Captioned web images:
□ □ □ □

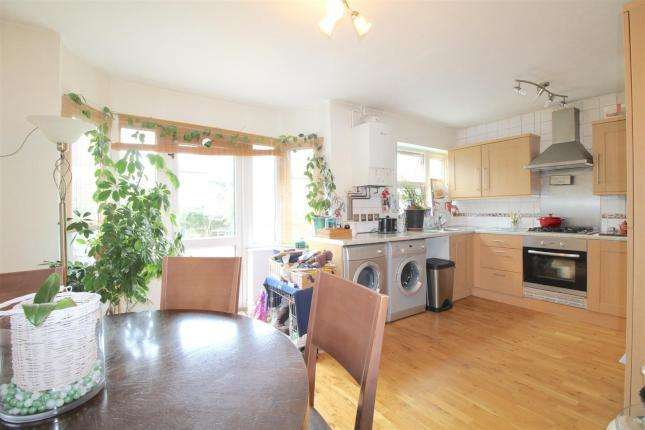 3 Bedrooms Terraced House for sale in Lancing Gardens, London, N9 9EU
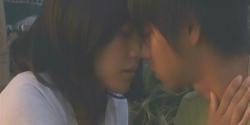 キスしようと界人に額を当てている杏子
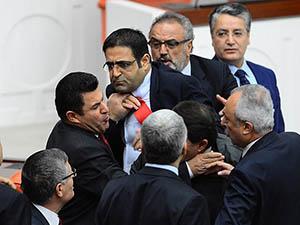 """""""Türkiye Kürdistanı"""" İfadesi Rapordan Çıkartıldı"""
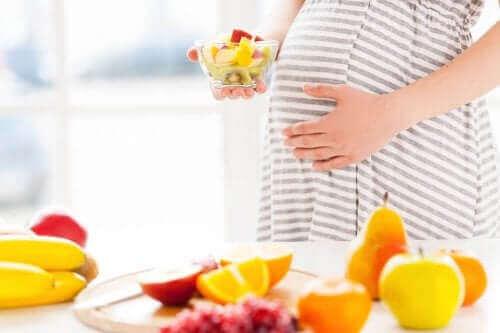 hamile kadın meyveler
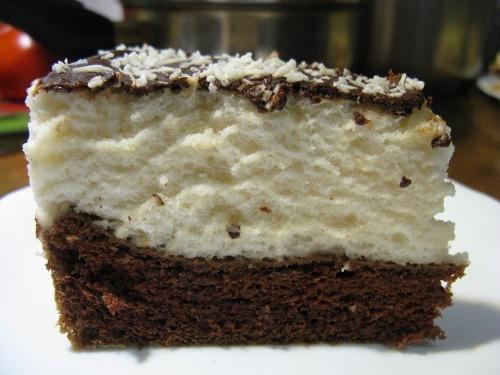 """Торт """"Пташине молоко"""" з фруктами і шоколадом"""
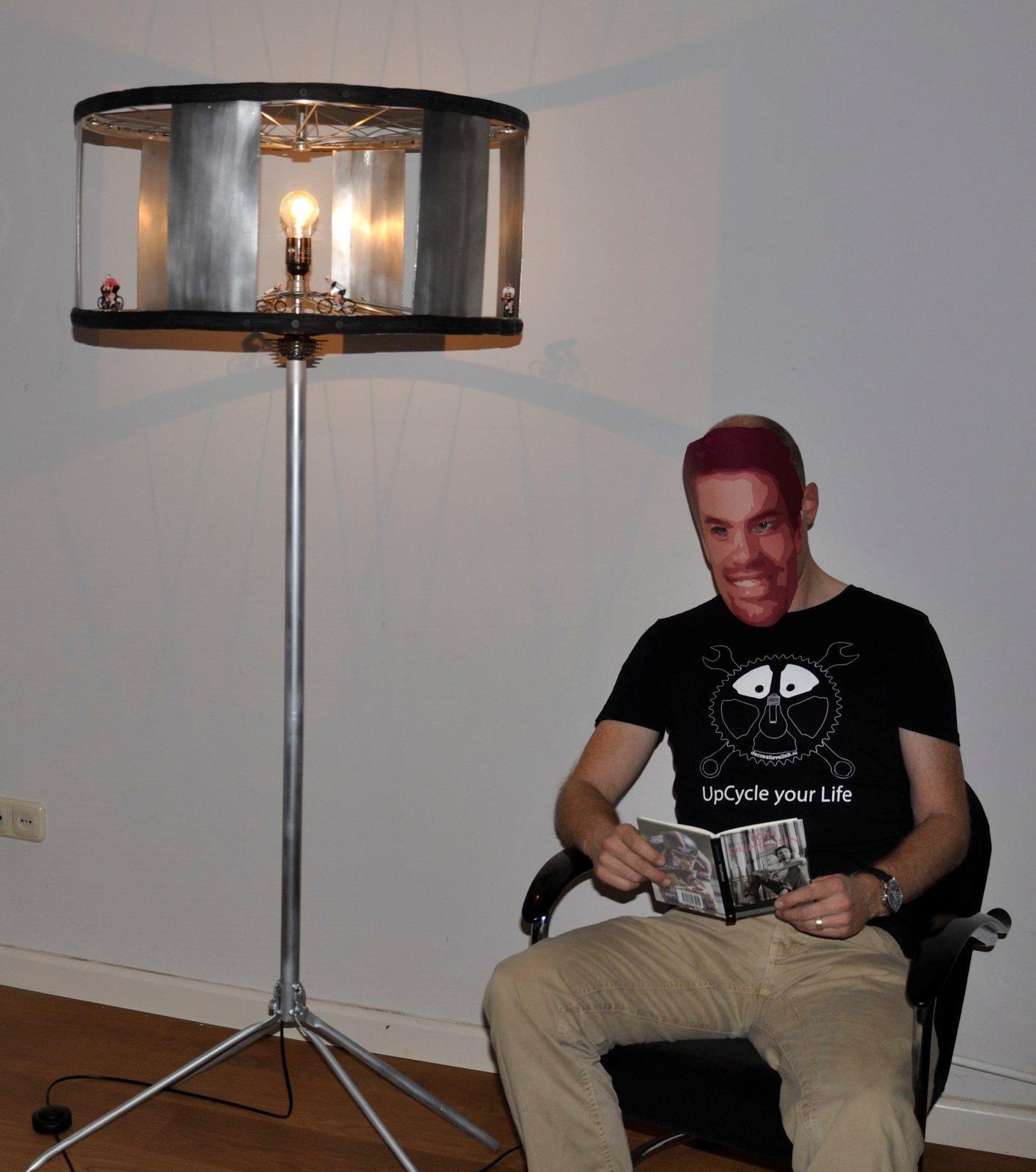 Bij Het Licht Van De Illuminator Leest Tom Een Biografietsje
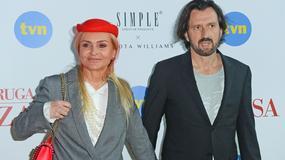 Monika Olejnik w czerwonej woalce na planie serialu. Zostanie aktorką?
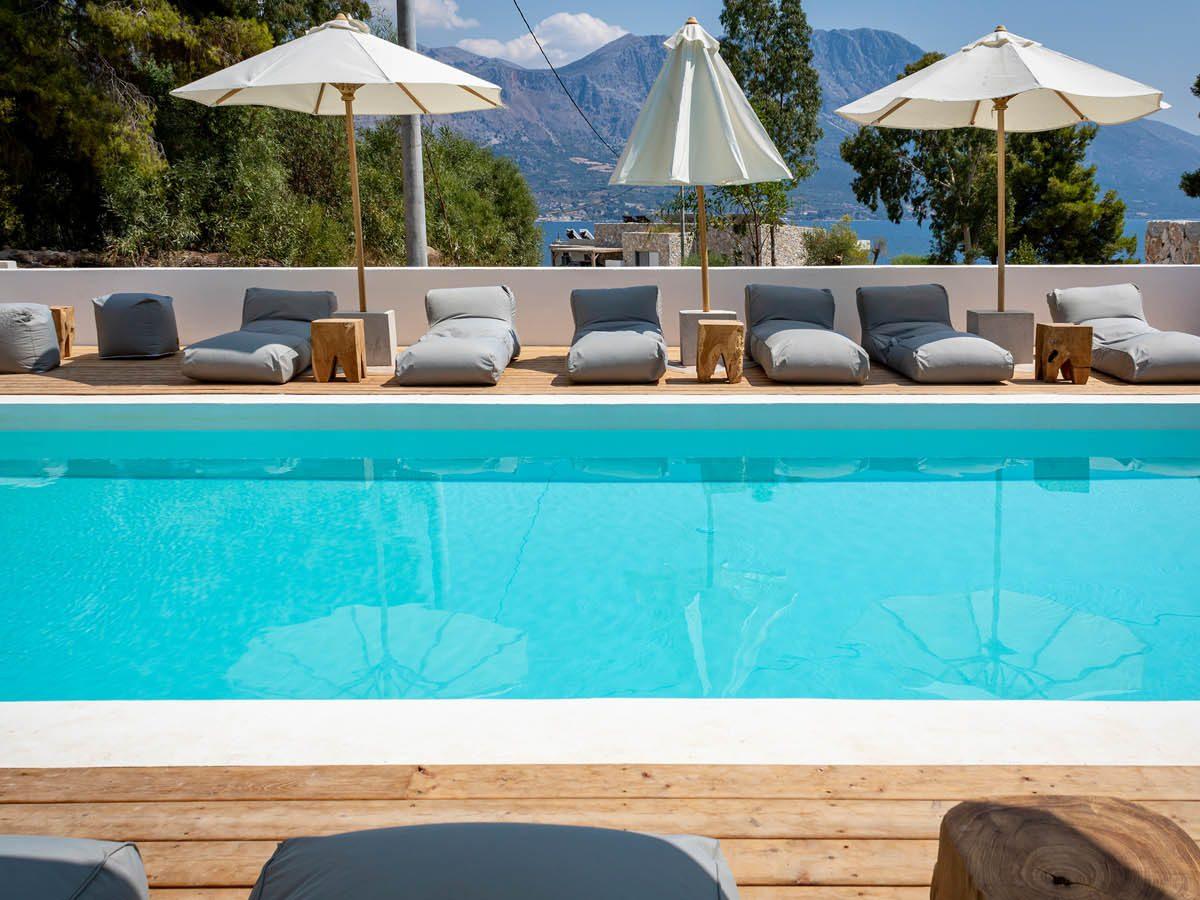 04 poolviewside 1200x900 - OIK5.12 Arion Seaside Suites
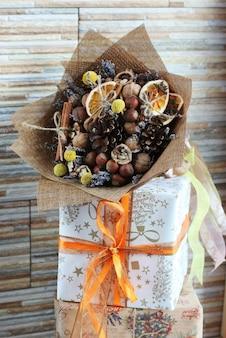 Um buquê de frutas secas, nozes, bolotas, avelãs, canela,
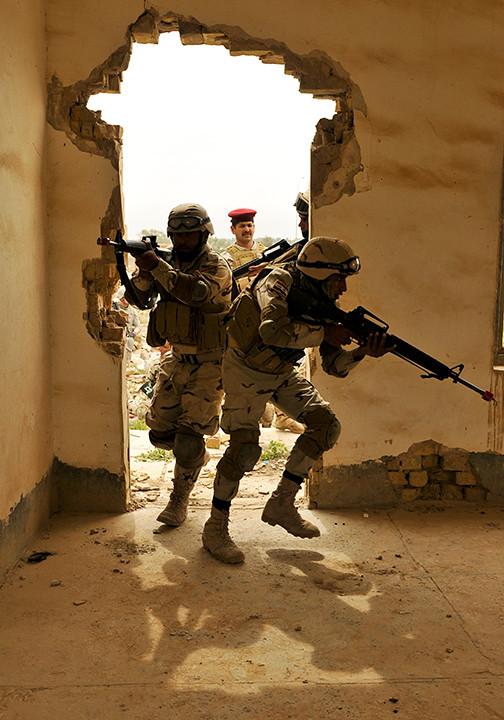 اكبر و اوثق موسوعة للجيش العراقي على الانترنت 5617445756_44c02bf497_b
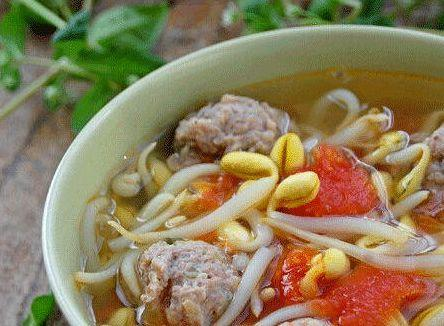 豆芽排骨汤的做法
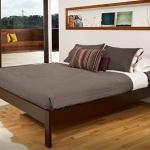 เตียงนอนไม้จริง ไม่มีหัวเตียง สีโอ๊ค คุณภาพส่งออก สำหรับบ้านพักอาศัย โรงแรม รีสอร์ท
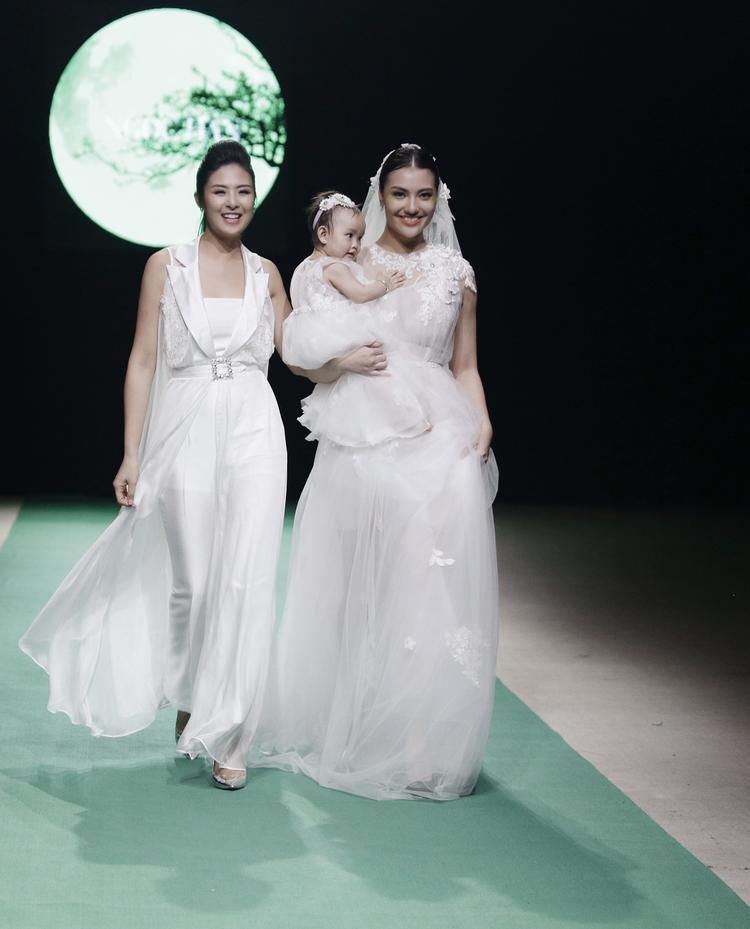 Hoa hậu Ngọc Hân là một trong những nhà thiết kế trình làng bộ sưu tập tại đêm mở màn.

□ □ □ □

Would you set down the entries exactly as given, minus their pictures?

Written solution:
 3 Bedrooms Terraced House for sale in Lancing Gardens, London, N9 9EU
 キスしようと界人に額を当てている杏子
 """""""Türkiye Kürdistanı"""" İfadesi Rapordan Çıkartıldı"""
 hamile kadın meyveler
 """Торт """"Пташине молоко"""" з фруктами і шоколадом"""
 Bij Het Licht Van De Illuminator Leest Tom Een Biografietsje
 Monika Olejnik w czerwonej woalce na planie serialu. Zostanie aktorką?
 04 poolviewside 1200x900 - OIK5.12 Arion Seaside Suites
 Um buquê de frutas secas, nozes, bolotas, avelãs, canela,
 اكبر و اوثق موسوعة للجيش العراقي على الانترنت 5617445756_44c02bf497_b
 豆芽排骨汤的做法
 เตียงนอนไม้จริง ไม่มีหัวเตียง สีโอ๊ค คุณภาพส่งออก สำหรับบ้านพักอาศัย โรงแรม รีสอร์ท
 Hoa hậu Ngọc Hân là một trong những nhà thiết kế trình làng bộ sưu tập tại đêm mở màn.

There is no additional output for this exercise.